* [Action item] From the data below, copy each line that includes the word "burst".

-- -- --

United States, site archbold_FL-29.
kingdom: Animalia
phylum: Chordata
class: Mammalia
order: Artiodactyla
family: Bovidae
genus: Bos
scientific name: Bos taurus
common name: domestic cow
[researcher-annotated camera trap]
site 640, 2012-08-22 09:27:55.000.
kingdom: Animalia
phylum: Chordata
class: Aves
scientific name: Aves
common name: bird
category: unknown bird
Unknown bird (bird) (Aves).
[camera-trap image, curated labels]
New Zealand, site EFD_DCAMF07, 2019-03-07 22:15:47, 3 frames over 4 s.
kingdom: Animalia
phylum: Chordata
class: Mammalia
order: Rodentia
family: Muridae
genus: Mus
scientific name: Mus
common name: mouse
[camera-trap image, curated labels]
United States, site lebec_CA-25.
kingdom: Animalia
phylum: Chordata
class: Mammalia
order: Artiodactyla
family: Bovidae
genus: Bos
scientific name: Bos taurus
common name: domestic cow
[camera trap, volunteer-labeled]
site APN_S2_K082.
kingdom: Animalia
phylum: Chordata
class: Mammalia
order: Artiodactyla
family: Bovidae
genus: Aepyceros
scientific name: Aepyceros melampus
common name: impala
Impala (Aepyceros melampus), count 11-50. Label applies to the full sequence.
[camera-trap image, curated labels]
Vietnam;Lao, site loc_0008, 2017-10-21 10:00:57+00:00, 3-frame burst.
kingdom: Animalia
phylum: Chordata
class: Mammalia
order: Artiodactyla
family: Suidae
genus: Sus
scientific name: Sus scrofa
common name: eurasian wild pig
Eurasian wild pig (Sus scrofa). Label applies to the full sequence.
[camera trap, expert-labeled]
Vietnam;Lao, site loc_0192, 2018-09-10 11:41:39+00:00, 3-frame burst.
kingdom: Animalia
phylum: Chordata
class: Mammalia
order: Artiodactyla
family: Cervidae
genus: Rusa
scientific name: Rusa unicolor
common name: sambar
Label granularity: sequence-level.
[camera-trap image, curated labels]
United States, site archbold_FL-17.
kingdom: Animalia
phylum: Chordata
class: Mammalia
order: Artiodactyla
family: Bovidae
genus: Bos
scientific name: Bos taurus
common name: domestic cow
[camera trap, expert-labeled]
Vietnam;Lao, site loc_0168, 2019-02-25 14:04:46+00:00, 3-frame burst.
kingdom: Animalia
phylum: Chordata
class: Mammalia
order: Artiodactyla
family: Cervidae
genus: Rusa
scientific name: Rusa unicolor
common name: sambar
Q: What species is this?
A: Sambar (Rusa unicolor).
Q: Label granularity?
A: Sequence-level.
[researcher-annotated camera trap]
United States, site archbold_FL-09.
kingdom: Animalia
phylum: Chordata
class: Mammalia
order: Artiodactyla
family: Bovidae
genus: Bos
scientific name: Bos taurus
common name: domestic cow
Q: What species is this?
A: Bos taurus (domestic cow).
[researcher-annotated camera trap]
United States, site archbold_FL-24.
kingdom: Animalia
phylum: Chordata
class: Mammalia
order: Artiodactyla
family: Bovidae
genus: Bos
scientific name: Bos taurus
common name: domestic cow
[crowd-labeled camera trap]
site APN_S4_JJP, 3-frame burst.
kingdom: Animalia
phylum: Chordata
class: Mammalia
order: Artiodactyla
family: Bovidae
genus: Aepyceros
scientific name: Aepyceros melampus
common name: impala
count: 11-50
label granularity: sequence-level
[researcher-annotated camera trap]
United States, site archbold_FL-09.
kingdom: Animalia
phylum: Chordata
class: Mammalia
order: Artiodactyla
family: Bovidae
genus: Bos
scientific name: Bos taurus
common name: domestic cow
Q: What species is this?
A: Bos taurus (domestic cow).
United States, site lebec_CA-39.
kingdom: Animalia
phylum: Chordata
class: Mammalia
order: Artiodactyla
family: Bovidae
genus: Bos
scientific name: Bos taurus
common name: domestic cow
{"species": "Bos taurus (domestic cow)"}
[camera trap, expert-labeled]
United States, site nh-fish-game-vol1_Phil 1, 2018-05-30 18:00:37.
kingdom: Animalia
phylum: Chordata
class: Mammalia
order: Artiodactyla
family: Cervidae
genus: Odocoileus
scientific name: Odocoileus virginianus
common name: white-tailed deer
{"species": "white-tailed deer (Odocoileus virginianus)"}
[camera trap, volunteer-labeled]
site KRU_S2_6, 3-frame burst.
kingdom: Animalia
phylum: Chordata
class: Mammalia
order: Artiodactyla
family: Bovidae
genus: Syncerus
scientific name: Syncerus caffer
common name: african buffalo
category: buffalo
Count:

-- -- --

* [Response to the exercise]
Vietnam;Lao, site loc_0008, 2017-10-21 10:00:57+00:00, 3-frame burst.
Vietnam;Lao, site loc_0192, 2018-09-10 11:41:39+00:00, 3-frame burst.
Vietnam;Lao, site loc_0168, 2019-02-25 14:04:46+00:00, 3-frame burst.
site APN_S4_JJP, 3-frame burst.
site KRU_S2_6, 3-frame burst.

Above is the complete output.